Quelles seront les prochaines échéances après la parution des Tout-Puissants ?
M — Aujourd’hui, j’ai 61 ans et je me donne dix ans pour rattraper tout ce que je n’ai pas fait depuis vingt ans, entre écrire des livres et enregistrer plusieurs disques. Je veux aussi adapter Les Tout-Puissants au cinéma, c’est la raison pour laquelle je l’ai fait traduire en anglais. Je fourmille de projets, je dois désormais accélérer. La musique n’est pas devenue secondaire, mais, pour la première fois de ma vie, je m’autorise à faire plusieurs choses en même temps. Peut-être que mon album, qui est quasi terminé, deviendra la bande originale de mon film.
“Je me donne dix ans pour rattraper tout ce que je n’ai pas fait depuis vingt ans, entre écrire des livres et enregistrer plusieurs disques”
Ces dernières années, tu as aussi commencé à enregistrer la voix de quelques écrivains célèbres.
M — J’innove, en l’occurrence. Dans le livre, il y a six chants qui relèvent de pensées abstraites et poétiques. J’ai eu l’idée de proposer à des grands écrivains de les déclamer sur ma musique. En 2016, j’ai rencontré Michel Houellebecq, on s’est bien entendus et il a accepté de poser sa voix sur un extrait du Chant n°1. Le résultat est superbe. Puis j’ai réussi à approcher, à Los Angeles, Bret Easton Ellis, qui a également enregistré cet extrait traduit en anglais. Il a une voix incroyable. Je réfléchis donc à pousser le concept avec d’autres auteurs, ce qui pourrait constituer la bande-son de mon livre.

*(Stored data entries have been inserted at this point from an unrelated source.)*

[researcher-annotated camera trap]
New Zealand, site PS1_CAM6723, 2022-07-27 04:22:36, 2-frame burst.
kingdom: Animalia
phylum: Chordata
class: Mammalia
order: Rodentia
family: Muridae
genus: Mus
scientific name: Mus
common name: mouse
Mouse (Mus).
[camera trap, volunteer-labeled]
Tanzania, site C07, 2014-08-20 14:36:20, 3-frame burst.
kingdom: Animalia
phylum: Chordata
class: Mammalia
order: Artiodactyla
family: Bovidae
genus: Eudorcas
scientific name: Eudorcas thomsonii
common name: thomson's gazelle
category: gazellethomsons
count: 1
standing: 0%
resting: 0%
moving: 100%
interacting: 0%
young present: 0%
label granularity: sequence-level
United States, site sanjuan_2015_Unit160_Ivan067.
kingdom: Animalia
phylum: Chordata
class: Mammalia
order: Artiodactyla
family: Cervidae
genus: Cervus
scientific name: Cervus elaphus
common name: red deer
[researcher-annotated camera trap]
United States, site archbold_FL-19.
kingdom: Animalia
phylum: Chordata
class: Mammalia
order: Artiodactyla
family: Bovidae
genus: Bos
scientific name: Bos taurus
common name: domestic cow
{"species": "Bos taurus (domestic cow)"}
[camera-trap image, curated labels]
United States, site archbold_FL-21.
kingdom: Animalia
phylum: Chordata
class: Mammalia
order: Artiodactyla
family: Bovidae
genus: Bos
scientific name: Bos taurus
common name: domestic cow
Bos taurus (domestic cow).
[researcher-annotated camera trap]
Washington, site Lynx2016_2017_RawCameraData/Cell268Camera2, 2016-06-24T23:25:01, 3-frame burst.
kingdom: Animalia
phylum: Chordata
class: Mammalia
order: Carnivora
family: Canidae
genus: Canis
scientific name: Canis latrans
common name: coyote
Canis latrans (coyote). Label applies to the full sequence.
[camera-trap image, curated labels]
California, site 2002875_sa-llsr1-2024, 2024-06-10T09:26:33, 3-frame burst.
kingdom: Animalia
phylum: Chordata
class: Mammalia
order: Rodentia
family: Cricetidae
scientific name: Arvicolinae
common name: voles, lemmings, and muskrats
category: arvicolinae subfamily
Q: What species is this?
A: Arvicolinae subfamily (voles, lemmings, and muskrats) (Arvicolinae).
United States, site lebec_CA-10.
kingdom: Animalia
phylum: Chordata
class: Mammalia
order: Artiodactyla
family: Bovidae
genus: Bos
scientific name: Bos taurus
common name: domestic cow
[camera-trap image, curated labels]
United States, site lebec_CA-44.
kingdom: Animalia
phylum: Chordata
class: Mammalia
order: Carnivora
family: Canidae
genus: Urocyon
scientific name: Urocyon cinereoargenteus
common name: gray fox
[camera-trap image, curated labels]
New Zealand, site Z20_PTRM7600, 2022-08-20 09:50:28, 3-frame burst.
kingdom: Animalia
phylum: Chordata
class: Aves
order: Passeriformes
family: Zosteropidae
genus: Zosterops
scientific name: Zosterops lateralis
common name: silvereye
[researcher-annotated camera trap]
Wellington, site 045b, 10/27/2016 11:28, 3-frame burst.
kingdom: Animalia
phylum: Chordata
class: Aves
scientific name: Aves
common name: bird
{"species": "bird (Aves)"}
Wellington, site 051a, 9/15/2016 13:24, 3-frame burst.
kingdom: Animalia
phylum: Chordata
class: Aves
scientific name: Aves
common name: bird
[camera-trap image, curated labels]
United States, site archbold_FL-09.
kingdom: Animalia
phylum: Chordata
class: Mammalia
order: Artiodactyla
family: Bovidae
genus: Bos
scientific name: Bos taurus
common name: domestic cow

Tu as déjà entamé l’écriture d’un prochain livre ?
M — Oui, la biographie de Taxi Girl, qui sera le premier volume d’une trilogie sur le showbiz. Il était temps de rétablir la vérité. À 16 ans, nous étions comme deux frères avec Daniel [Darc], mais il a retapissé l’histoire de Taxi Girl. J’ai choisi de me concentrer sur une période très précise de notre groupe : des débuts (en mars 1978) à Seppuku (1981), paru deux mois après la mort de notre batteur Pierre Wolfsohn. Ce sera donc l’histoire de mon groupe idéal. J’en ai quasiment terminé la rédaction. Ces années-là furent tellement chaotiques. Et j’espère qu’un jour, l’anthologie de Taxi Girl pourra enfin sortir, mais Warner bloque tout pour des histoires de copyright, alors que cette major n’a rien fait depuis 40 ans pour rééditer le catalogue de notre groupe.
Ressens-tu enfin la même excitation ou fébrilité à faire paraître un livre qu’à sortir un disque ?
M — Non, car je suis toujours sur le coup d’après. En 2022, il faudrait être con pour croire au très grand compliment. D’autant que j’ai toujours été gêné avec les éloges, alors que d’autres artistes ne vivent que pour cela.
Propos recueillis par Franck Vergeade
Les Tout-Puissants (Éditions Séguier). En librairie le 25 août.